A CIDADELA DO ESPÍRITO
José Expedito Rêgo (1928 - 2000)
As más línguas costumam parolar que determinados escritores têm por hábito rasgar seda entre si, toda vez que uma obra nova é publicada. Não é bem assim. Não me considero crítico literário, mas a leitura de certos livros me deixa uma coceira mental, um impulso irreprimível de comentário. Assim aconteceu com A CIDADELA DO ESPÍRITO – um estudo sobre a arte sacra na obra de Eça de Queiroz – de autoria do oeirense, DAGOBERTO CARVALHO JR.
Desde que li Notre-Dame de Paris, ainda no tempo de ginásio, achei simplesmente paulificante a descrição interminável que Victor Hugo faz da esplêndida catedral. Há quem diga que se, por desgraça, o famoso templo, algum dia, ruísse e por terra, poderia ser refeito, igualzinho, graças ao relato do mestre francês. Pode ser. Mais que eu achei maçante, achei. Fiquei, então, prevenido contra estudos descritivos de igrejas ou qualquer outra estrutura arquitetônica.

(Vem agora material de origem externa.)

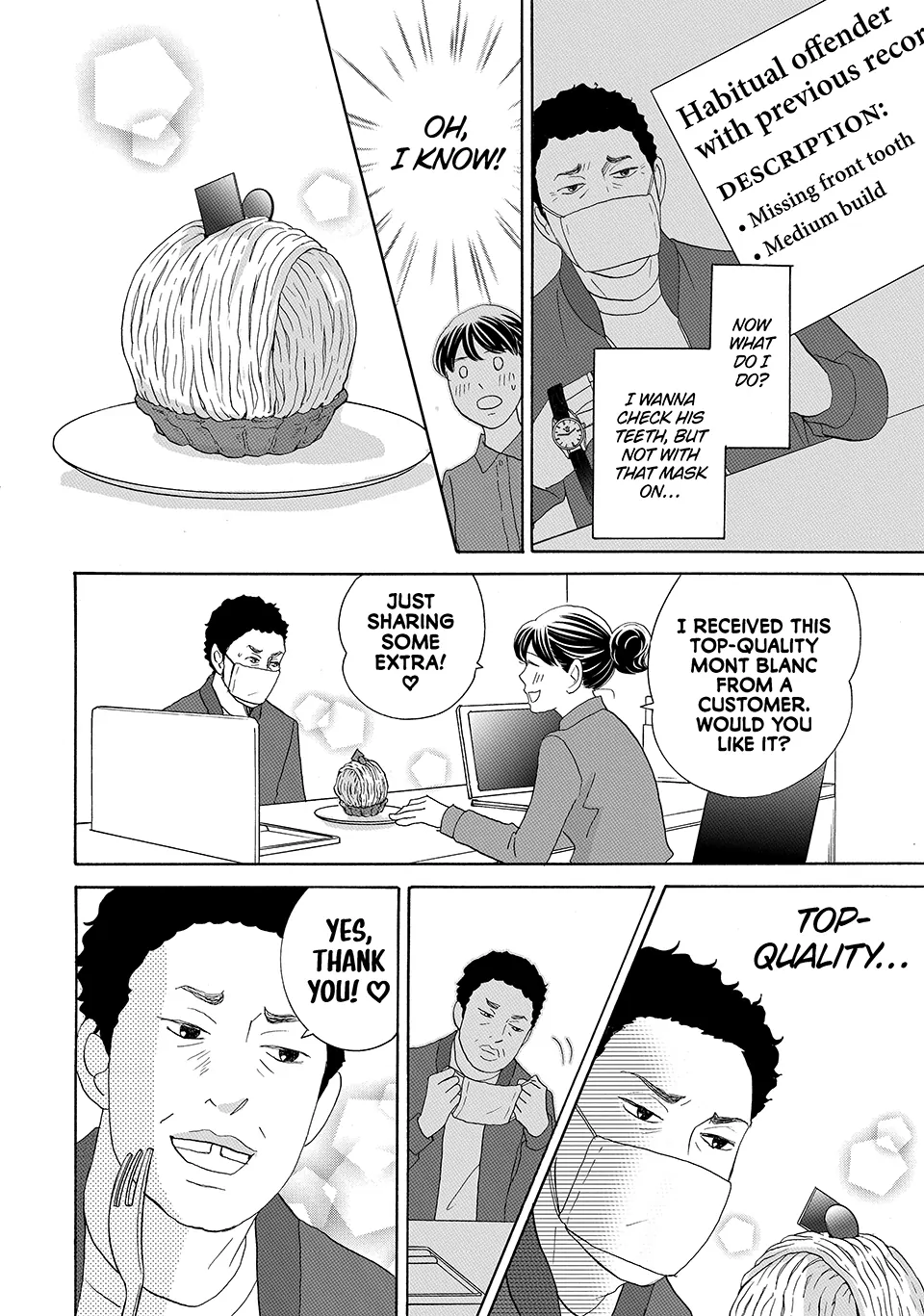 Nanatsuya Shinobu no Housekibako Chapter 42 - page 32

Comecei a mudar de opinião ao conhecer a dissertação de mestrado de Dagoberto, A TALHA DE RETÁBULOS NO PIAUÍ. E agora confesso que tive um prazer muito grande na leitura do novo ensaio eciano. O autor conhece a fundo a arquitetura sacra de Portugal, em todos os tempos, e, sem cansar o leitor, vai mostrando, com muita erudição, sem contudo abusar de terminologia técnica, toda a beleza desse maravilhoso mundo artístico. Descobrindo que a obra de Eça encontra-se impregnada pela arte sacra portuguesa, com edificações dum estilo jesuítico... imagens de Cristo cheio de chagas roxas sobre a sua cruz de pau-preto... fachada de igrejas negra e muda... a castíssima Senhora do Patrocínio e todas suas estrelas... E não só Portugal, também Nápoles de rugas escuras, quentes, com retábulos da Virgem, e cheirando a mulher... Mais ainda o Cairo e suas quatrocentas mesquitas, onde floresce a graça do minarete esbelto.
Quando um crítico não aprecia o modo de escrever de algum autor, mas deseja elogiá-lo, por cortesia ou bajulação, diz que o tal fulano tem um estilo escorreito e enxuto. Enxuto coisa nenhuma! Secura não à boa qualidade na arte literária. O estilo de Dagoberto é rorejado de tenro orvalho, a humidade necessária para aumentar o brilho a graça das observações oportunas e inteligentes.
Todo o contexto do livro é um vasto campo perolado, do mais fino lavor da prata antiga, onde se incrustam, realçando como pedras preciosas, as gemas coloridas das citações ecianas.